Comment lui est venue l’idée de raconter pareille histoire? 

«J’ai commencé à travailler sur ce livre après avoir coorganisé l’exposition This is Serious : Canadian Indie Comics présentée à la Art Gallery of Hamilton. J’ai été complètement plongé dans la bande dessinée pendant deux ans et je savais que je voulais faire un livre sur un dessinateur », explique l’artiste ontarien. « Combiner le réel et le fictif dans ce livre était en quelque sorte intentionnel de brouiller les lignes de la réalité, mais aussi de refléter l’histoire de Jimmy Wyatt, qui présente l’image d’un père bien-aimé dans ses bandes dessinées, mais c’est un père terrible en réalité.» 

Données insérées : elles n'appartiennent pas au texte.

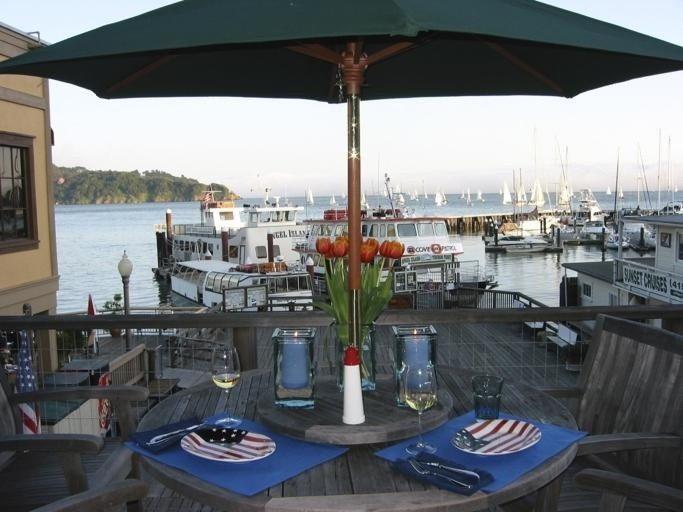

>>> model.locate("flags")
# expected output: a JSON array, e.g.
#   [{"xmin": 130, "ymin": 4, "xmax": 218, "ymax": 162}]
[
  {"xmin": 14, "ymin": 320, "xmax": 41, "ymax": 434},
  {"xmin": 82, "ymin": 293, "xmax": 100, "ymax": 362}
]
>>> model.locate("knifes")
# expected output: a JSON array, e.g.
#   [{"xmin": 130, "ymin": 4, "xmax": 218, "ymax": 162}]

C’est d’autant plus bluffant que son précédent album The Abominable Mr. Seabrook était une biographie. 

«Faire une fausse biographie est tellement plus facile que toute cette recherche d’une vraie biographie. Les bandes dessinées prennent déjà assez de temps sans ce travail supplémentaire!» 

Pourtant, Ollmann produit des bandes de Sunny Side Up dessinées dans un tout autre style qui ponctuent admirablement son récit, ce qui n’est pas une mince affaire. 

«L’impulsion de Père fictif a été de réaliser à quel point j’aime les bandes dessinées et à quel point je me sens privilégié de travailler dans ce domaine.» 

Joe Ollmann est l’ultime bédéiste. Sa passion pour le médium est à ce point contagieuse que chacun de ses albums suscite chez le lecteur un état délicieusement hypnotique dont il est difficile de sortir. 

Père Fictif est un chef-d’œuvre du genre. Non seulement réclamons-nous plus de Sunny Side Up (si seulement!), mais nous nous retrouvons captifs de la quête identitaire de Caleb, celle de métaphoriquement tuer le père, de s’extraire d’un environnement malsain et de dépendances pour le fuir, d’éclore. 

Joe Ollman est un redoutable conteur. Il traficote des histoires douces-amères à ce point réelles qu’il nous dupe chaque fois. Il se joue de nos émotions comme peu savent le faire, nous faisant passer du rire aux larmes en l’espace d’une seule case.

Joe Ollman est un trésor national. Voilà, c’est dit.